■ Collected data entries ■
--- START ---

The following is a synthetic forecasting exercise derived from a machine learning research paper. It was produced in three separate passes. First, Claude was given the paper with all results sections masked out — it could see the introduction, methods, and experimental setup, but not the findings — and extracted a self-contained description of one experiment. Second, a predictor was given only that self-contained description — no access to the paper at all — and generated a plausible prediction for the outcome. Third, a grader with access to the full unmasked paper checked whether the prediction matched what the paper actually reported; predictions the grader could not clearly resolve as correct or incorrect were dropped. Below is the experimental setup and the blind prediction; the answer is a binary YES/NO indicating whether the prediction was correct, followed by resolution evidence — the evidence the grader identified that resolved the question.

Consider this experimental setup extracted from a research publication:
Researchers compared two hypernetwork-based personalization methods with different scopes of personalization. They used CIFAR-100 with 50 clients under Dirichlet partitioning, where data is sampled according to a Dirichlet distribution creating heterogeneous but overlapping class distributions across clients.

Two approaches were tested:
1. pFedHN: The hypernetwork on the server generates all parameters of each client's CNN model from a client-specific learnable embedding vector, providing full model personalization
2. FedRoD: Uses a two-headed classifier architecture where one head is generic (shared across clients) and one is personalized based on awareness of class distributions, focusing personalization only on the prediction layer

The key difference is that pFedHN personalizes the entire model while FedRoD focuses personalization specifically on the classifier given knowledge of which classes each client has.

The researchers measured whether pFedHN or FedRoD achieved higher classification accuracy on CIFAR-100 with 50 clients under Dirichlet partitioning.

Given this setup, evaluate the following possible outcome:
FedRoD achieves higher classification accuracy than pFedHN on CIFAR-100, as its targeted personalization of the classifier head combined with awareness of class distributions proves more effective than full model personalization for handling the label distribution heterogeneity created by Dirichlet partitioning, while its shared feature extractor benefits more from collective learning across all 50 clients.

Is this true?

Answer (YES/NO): NO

--- END ---

■ Action item ■
Say, as a bare number, how many lines of the data hold the string "were".

■ Result of the task ■
2